Absolument. Le JNIM est composé en partie de Hausa et de Peuls, et en partie de Touaregs. Cela donne au mouvement une force numérique considérable, mais le rend aussi vulnérable aux conflits internes. Ce n’est pas un système hiérarchique et discipliné – plutôt une mosaïque de groupes locaux et d’ethnies, chacun avec ses propres intérêts.

Parallèlement, le gouvernement central du Mali est très affaibli. La présence russe a donné une illusion de contrôle, mais dans la pratique, Wagner et leurs alliés maliens ont accru l’hostilité locale. Le résultat est que plusieurs acteurs non étatiques envisagent désormais une révolte armée. Ce ne sont plus seulement les djihadistes qui menacent le régime, mais une mobilisation populaire plus large.

Cela signifie-t-il que le JNIM peut réellement atteindre Bamako ?

Données extraites

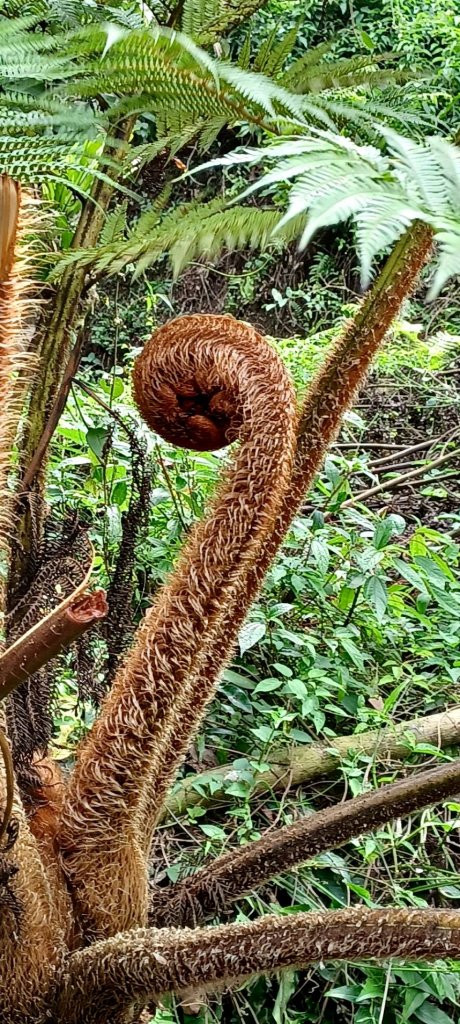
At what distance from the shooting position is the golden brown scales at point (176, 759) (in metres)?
0.88

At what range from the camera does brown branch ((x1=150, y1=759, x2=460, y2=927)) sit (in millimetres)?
1061

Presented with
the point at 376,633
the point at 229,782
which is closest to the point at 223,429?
the point at 229,782

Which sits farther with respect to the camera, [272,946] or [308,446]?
[308,446]

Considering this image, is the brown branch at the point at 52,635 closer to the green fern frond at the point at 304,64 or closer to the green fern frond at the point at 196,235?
the green fern frond at the point at 196,235

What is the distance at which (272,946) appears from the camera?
866 mm

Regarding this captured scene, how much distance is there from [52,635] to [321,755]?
1.16 metres

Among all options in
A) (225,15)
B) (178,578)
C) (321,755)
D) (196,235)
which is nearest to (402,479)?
(321,755)

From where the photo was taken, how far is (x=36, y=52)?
0.73 m

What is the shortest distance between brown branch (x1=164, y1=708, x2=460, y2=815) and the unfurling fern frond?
1223 millimetres

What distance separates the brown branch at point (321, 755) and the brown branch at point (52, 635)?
3.26 ft

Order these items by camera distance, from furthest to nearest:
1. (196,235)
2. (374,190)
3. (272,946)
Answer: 1. (272,946)
2. (196,235)
3. (374,190)

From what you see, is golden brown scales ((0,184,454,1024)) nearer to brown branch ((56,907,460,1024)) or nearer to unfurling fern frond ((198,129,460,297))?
brown branch ((56,907,460,1024))

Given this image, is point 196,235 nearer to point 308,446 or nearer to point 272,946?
point 308,446

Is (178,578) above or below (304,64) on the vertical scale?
below
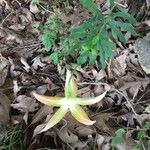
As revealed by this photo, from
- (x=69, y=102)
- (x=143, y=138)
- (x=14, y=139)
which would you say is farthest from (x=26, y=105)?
(x=143, y=138)

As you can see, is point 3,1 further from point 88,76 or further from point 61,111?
point 61,111

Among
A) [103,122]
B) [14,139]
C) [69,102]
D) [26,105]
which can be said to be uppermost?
[69,102]

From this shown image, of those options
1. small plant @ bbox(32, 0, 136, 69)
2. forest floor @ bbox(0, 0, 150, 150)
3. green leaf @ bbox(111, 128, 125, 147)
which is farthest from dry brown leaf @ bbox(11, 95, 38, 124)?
green leaf @ bbox(111, 128, 125, 147)

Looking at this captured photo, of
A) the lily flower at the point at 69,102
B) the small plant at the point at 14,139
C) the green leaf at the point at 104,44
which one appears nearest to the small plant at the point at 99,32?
the green leaf at the point at 104,44

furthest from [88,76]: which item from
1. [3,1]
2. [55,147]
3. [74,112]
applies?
[3,1]

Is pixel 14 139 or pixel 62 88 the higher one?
pixel 62 88

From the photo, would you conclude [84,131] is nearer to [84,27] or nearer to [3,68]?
[84,27]

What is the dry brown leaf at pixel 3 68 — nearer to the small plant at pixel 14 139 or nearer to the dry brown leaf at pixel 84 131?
the small plant at pixel 14 139

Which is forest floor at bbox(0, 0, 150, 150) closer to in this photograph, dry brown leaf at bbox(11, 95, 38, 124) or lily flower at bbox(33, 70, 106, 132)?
dry brown leaf at bbox(11, 95, 38, 124)

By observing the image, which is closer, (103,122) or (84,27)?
(84,27)
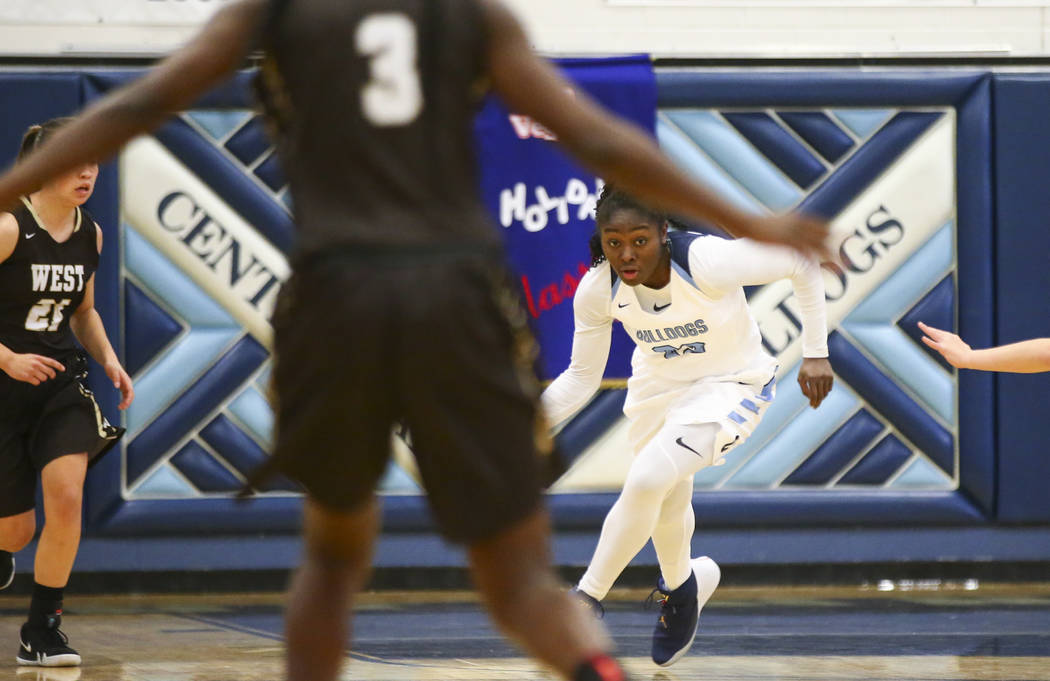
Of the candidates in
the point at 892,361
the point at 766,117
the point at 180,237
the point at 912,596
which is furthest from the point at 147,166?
the point at 912,596

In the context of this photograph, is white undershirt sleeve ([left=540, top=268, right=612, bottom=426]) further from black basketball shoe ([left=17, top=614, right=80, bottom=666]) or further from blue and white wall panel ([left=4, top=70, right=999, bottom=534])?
blue and white wall panel ([left=4, top=70, right=999, bottom=534])

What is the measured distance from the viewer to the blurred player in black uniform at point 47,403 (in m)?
4.86

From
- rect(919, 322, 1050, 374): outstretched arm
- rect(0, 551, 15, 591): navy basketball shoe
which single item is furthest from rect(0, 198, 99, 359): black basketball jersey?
rect(919, 322, 1050, 374): outstretched arm

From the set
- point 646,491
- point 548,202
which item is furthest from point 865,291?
point 646,491

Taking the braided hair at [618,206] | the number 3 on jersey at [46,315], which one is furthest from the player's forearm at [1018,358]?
the number 3 on jersey at [46,315]

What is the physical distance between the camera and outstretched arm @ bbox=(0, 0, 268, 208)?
7.68 ft

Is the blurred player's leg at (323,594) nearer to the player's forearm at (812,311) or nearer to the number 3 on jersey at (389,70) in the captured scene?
the number 3 on jersey at (389,70)

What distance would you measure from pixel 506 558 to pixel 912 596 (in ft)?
17.6

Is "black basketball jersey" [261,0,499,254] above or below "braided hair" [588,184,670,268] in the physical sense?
above

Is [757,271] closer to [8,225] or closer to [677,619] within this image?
[677,619]

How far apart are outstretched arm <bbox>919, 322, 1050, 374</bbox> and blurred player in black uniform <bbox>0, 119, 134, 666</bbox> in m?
2.88

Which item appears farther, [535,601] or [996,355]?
[996,355]

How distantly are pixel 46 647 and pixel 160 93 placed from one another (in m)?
3.15

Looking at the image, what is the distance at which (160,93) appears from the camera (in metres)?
2.34
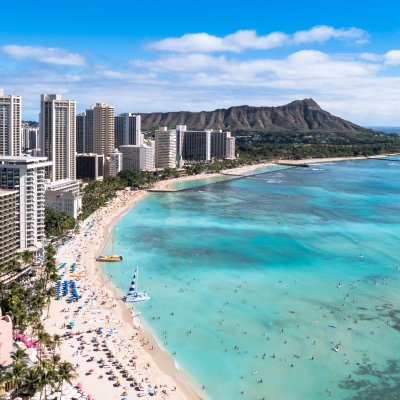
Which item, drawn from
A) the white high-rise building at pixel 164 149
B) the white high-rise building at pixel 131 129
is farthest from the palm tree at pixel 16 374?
the white high-rise building at pixel 131 129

Consignes de l'exercice
A - Relevez tous les groupes ethniques qui, selon l'extrait sur le JNIM au Mali, composent le mouvement.
B - Rédigez la suite de l'extrait sur le JNIM au Mali, après sa dernière phrase.
Les enregistrements n'interviennent pas dans ce travail.

Réponses aux consignes
A - Hausa, Peuls, Touaregs.

B -
C’est possible. Mais même s’ils y parviennent, ils rencontreront d’immenses difficultés. Ils n’ont jamais eu d’ancrage véritable parmi les Bambaras du sud, qui dominent le centre du Mali et la capitale. La population bambara n’a jamais été connue pour se mobiliser ethniquement, mais si la capitale est menacée, cela peut changer. On pourrait alors voir une contre-mobilisation ethnique. Le JNIM pourrait donc se heurter à de grandes difficultés en tentant d’aller jusqu’à Bamako.

En même temps, des milices locales comme les Dozo et les Dogon pourraient se réorganiser militairement dans une mesure bien plus grande qu’actuellement. Elles disposent d’un fort ancrage local et sont difficiles à combattre. Une éventuelle avancée djihadiste vers Bamako pourrait ainsi se transformer en une guerre d’usure longue et sanglante, plutôt qu’en une victoire nette.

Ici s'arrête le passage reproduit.